# [Work instructions]
1. Condense the paragraph beginning "Mr. Trump has been eager" in the article on a possible Trump–Putin meeting into a short bulleted list that keeps its main facts.
2. From the article on a possible Trump–Putin meeting, extract the passage from "WASHINGTON — President" to "see Mr. Putin." without changing a word.
3. Extend the article on a possible Trump–Putin meeting, picking up after its final sentence.

# [Selected excerpt]

WASHINGTON — President Trump hopes to meet with President Vladimir V. Putin of Russia in the next few weeks even as the American leader increasingly clashes with European allies over how to counter Moscow’s assertive actions in Europe and the Middle East.
Mr. Trump is sending his national security adviser, John R. Bolton, to Moscow next week to discuss a possible meeting. Mr. Trump is already scheduled to attend a NATO summit meeting in Brussels next month, followed by a long-delayed visit to Britain. He could presumably add a stop in another country like Austria to see Mr. Putin.
Mr. Trump has been eager to get together with Mr. Putin for months despite increasing tension in the relationship between Russia and the West. Just two weeks ago, Mr. Trump urged the rest of the Group of 7 major industrial powers to readmit Russia, which was expelled in 2014 after its armed seizure of Crimea from Ukraine. But the other members rejected the idea, deeming it inappropriate.

# [Records provided]
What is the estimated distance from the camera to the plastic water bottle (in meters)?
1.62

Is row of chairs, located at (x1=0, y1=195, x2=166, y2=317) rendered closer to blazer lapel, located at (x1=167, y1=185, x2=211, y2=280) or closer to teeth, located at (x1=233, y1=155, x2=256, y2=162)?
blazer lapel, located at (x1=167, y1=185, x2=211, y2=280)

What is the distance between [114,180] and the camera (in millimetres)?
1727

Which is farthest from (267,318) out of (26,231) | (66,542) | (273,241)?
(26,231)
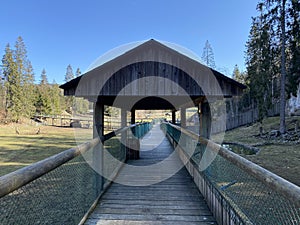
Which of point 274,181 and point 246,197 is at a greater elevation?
point 274,181

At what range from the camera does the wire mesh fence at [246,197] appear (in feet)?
6.02

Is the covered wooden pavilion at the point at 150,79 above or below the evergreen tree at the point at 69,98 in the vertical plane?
below

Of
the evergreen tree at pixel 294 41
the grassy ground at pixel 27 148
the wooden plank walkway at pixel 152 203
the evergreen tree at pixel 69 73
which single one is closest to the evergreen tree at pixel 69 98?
the evergreen tree at pixel 69 73

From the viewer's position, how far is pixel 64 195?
5.58 meters

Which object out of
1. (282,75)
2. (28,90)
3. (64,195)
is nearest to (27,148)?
(64,195)

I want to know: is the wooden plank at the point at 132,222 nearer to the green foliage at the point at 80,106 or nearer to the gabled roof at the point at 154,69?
the gabled roof at the point at 154,69

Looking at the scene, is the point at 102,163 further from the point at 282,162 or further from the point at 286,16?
the point at 286,16

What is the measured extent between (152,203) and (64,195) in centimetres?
293

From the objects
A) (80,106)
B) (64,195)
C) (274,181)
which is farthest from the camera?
(80,106)

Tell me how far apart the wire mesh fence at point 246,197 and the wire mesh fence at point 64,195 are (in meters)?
1.89

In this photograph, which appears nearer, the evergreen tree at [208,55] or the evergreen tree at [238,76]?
the evergreen tree at [208,55]

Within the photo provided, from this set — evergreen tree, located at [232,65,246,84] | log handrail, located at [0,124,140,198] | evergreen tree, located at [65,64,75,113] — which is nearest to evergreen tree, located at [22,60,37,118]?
evergreen tree, located at [65,64,75,113]

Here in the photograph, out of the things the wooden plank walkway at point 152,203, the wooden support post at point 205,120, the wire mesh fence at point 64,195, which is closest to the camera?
the wooden plank walkway at point 152,203

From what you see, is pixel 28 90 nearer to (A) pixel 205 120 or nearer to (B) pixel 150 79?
(B) pixel 150 79
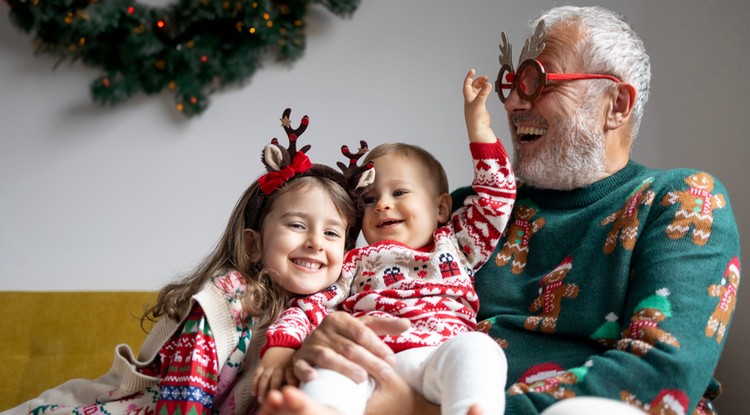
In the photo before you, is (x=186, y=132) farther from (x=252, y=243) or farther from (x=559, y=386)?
(x=559, y=386)

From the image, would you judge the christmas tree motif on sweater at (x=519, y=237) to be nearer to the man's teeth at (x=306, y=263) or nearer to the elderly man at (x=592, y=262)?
the elderly man at (x=592, y=262)

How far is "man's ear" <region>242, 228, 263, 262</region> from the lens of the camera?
193 cm

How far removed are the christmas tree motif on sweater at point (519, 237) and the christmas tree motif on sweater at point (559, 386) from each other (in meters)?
0.47

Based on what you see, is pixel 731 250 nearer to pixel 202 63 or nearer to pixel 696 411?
pixel 696 411

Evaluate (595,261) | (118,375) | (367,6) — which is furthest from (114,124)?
(595,261)

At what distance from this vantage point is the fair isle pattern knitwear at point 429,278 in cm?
171

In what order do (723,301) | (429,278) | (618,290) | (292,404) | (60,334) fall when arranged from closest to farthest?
(292,404) → (723,301) → (618,290) → (429,278) → (60,334)

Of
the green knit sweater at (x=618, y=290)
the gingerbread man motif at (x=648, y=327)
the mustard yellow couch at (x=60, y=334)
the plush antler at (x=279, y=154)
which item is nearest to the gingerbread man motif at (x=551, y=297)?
the green knit sweater at (x=618, y=290)

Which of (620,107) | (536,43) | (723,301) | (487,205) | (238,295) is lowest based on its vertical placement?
(238,295)

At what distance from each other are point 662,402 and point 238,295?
953 millimetres

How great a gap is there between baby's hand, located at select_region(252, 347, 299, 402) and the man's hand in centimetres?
3

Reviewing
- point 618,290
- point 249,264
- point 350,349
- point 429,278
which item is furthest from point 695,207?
point 249,264

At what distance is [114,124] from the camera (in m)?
3.16

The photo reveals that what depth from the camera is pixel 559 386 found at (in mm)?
1483
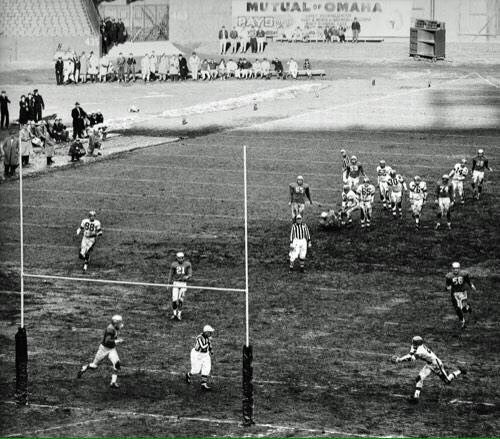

# [Answers to the exercises]
1.
- Mr. Trump has wanted to meet Mr. Putin for months, despite rising tension between Russia and the West.
- Two weeks ago, he urged the other Group of 7 members to readmit Russia.
- Russia was expelled in 2014 after its armed seizure of Crimea from Ukraine.
- The other members rejected the idea as inappropriate.

2.
WASHINGTON — President Trump hopes to meet with President Vladimir V. Putin of Russia in the next few weeks even as the American leader increasingly clashes with European allies over how to counter Moscow’s assertive actions in Europe and the Middle East.
Mr. Trump is sending his national security adviser, John R. Bolton, to Moscow next week to discuss a possible meeting. Mr. Trump is already scheduled to attend a NATO summit meeting in Brussels next month, followed by a long-delayed visit to Britain. He could presumably add a stop in another country like Austria to see Mr. Putin.

3.
By meeting with Mr. Putin on his own anyway, Mr. Trump would send a signal to European leaders that he does not intend to be held hostage to their approach to Moscow, adding another rupture to his fights with the United States’ traditional allies over tariffs, security and migration. In recent public comments, he has emphasized the importance of building a friendly relationship with Mr. Putin and minimized the continuing dispute over Ukraine, blaming Russia’s actions on former President Barack Obama.
“The problem is that Trump is unilaterally dismantling much of the trans-Atlantic effort that was set up to constrain Russian adventurism following the beginning of the war in Ukraine in 2014,” said Andrew S. Weiss, a vice president at the Carnegie Endowment for International Peace who served as President Bill Clinton’s Russia adviser. “With the U.S.-German relationship in tatters, Putin is essentially being given a free hand.”
Mr. Trump has been seeking a meeting with Mr. Putin since March, when he called the Russian president to congratulate him on winning another term in an election widely viewed in the West as a sham. During their conversation, Mr. Trump broached the idea of a White House visit by Mr. Putin, who has not been there since 2005.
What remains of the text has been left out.